The difference this time is that the goals I referenced earlier are already achieved – work, life, balance. Growing food, Rock & Roll etc – it’s just about watching them grow and involving other people. The stone has already plunged into the glassy pond – just need to keep up with the ripples.
As ever, the annual cycle of the ranch and nature is the eternal glue. People in neighbouring allotments are starting to take an interest in food growing and colleagues are often asking me how to grow things.
I’ve called it The Common Ground Project for want of a title. It will comprise Gardener’s World stylee vids and a book written along the lines of ‘how to grow food anywhere regardless of circumstance or ability’. We’ll be out and about, showing people how to do it. I’ll carry on with the blog – the unfolding story is just too interesting not to document.
As soon as I mentioned it to Dewy, he was on board. We’ve both been plugging away at organic gardening for decades kind of in parallel. He’s run a big permaculture project and a big restaurant organic kitchen garden. He’s always inviting me to ‘green’ type events and I never go, because I’m always busy on the ranch. He’s not dissimilar in appearance to Monty Don so he will look good on screen. Will irreverence and surreal humour feature? Too right.
He’s currently restoring the gardens at Dyneley Hall, originally designed by James Russell, a plant hunter who made trips to China long before it was open to the the West. Russell went on to be head gardener at Castle Howard.
It was Dewy’s birthday on Wednesday and Gwen and I went over with a picnic to have a look. Cosima came out to chat at a distance. As soon as I mentioned the Common Ground idea, she came out with loads of ideas about doing it at a broader level using existing infrastructure. She’s extremely knowledgeable about local land law and geography. I told her about the saga of buying the allotment land as an association and she knew all the ins and outs of rights of way. She told me that the Blue Book (the law on rights of way) has been updated to a bigger ‘Green book’.
They (she and her pa sir Simon) have two gorgeous dogs – a silvery grey whippet and a border-Jack Russel cross. Later, when Dewy shows us round the garden, we come across the little grove with a pretty sculpture of two whippets and the graves of previous dogs. Sweet.
She’s coming to have a look at the ranch at some point.
Our long-term mutual friend Tricia shares mine and Louise’s vulgar irreverent humour. Last night, she sent Louise a hilarious pic of a blokes arse, with his trollocks hanging down like turkey giblets. There was speculation that it would be droll to send her back a tasteful buttock pic and I succumbed after some cajoling from t’wife. I was led to believe that I’d be receiving a reciprocal pic – I’m still waiting. I think I was tricked.
The last lingerings of the summer have gone and autumn gold creeps in.
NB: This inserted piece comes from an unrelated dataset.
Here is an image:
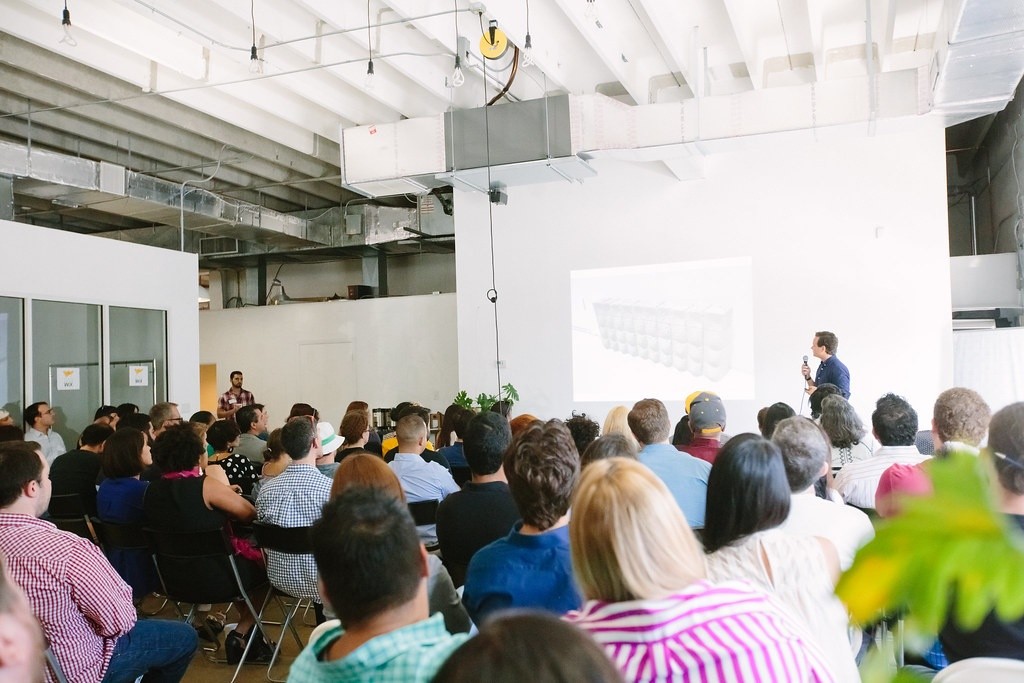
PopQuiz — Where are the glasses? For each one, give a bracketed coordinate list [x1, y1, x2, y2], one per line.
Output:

I only picked the last of the Bramleys last week and today I’ve spotted new flowers on the tree – it doesn’t bode well for next year’s harvest. There’s no denying that the climate is changing.
A highlight of my first week of my fortnight off was a full day’s wood-cutting: all the wood on the ranch; the back yard and a couple of Linda’s trees so that she has more light for her raised beds. There’s a least a year’s worth of wood for us and Lesley and Sam. Heating self-sufficiency – neat.
There’s slightly less to do on the ranch and more to do in ‘the studio’. I’ve started doing the long-delayed woodblock prints limited editions from the book. Today’s Sunday dinn is with 100% home-grown veg & spuds. It’s all part of a quiet revolution. Onwards and upwards.